- _Document passage_:
From: "Darrick J. Wong" <djwong@kernel.org>
To: Dave Chinner <david@fromorbit.com>
Cc: linux-xfs@vger.kernel.org
Subject: Re: [PATCH 5/9] xfs: make forced shutdown processing atomic
Date: Thu, 8 Jul 2021 21:40:20 -0700 [thread overview]
Message-ID: <20210709044020.GX11588@locust> (raw)
In-Reply-To: <20210630063813.1751007-6-david@fromorbit.com>
On Wed, Jun 30, 2021 at 04:38:09PM +1000, Dave Chinner wrote:
> From: Dave Chinner <dchinner@redhat.com>
>
> The running of a forced shutdown is a bit of a mess. It does racy
> checks for XFS_MOUNT_SHUTDOWN in xfs_do_force_shutdown(), then
> does more racy checks in xfs_log_force_unmount() before finally
> setting XFS_MOUNT_SHUTDOWN and XLOG_IO_ERROR under the
> log->icloglock.
>
> Move the checking and setting of XFS_MOUNT_SHUTDOWN into
> xfs_do_force_shutdown() so we only process a shutdown once and once
> only. Serialise this with the mp->m_sb_lock spinlock so that the
> state change is atomic and won't race. Move all the mount specific
Assuming you're working on cleaning /that/ up too, I'll let that go...
> shutdown state changes from xfs_log_force_unmount() to
> xfs_do_force_shutdown() so they are done atomically with setting
> XFS_MOUNT_SHUTDOWN.
>
> Then get rid of the racy xlog_is_shutdown() check from
> xlog_force_shutdown(), and gate the log shutdown on the
> test_and_set_bit(XLOG_IO_ERROR) test under the icloglock. This
> means that the log is shutdown once and once only, and code that
> needs to prevent races with shutdown can do so by holding the
> icloglock and checking the return value of xlog_is_shutdown().

- _Listing_:
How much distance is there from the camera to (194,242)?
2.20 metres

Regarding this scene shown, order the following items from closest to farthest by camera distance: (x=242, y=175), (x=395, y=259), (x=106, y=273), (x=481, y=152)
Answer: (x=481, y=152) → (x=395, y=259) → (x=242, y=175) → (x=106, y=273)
--
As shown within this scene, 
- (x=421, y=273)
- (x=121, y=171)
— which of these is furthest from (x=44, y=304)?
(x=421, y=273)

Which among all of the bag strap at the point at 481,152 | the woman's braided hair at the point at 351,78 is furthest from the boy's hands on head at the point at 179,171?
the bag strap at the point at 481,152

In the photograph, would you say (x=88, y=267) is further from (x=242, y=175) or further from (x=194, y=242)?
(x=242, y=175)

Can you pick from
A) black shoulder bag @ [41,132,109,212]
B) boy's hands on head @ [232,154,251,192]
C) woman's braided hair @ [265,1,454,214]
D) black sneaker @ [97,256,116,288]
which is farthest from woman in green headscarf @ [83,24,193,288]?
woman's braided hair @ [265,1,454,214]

- _Stated exercise_: Translate this sentence from the XFS shutdown email into Spanish: "The running of a forced shutdown is a bit of a mess." The records have nothing to do with the XFS shutdown email.

- _The solution_: La ejecución de un apagado forzado es algo caótica.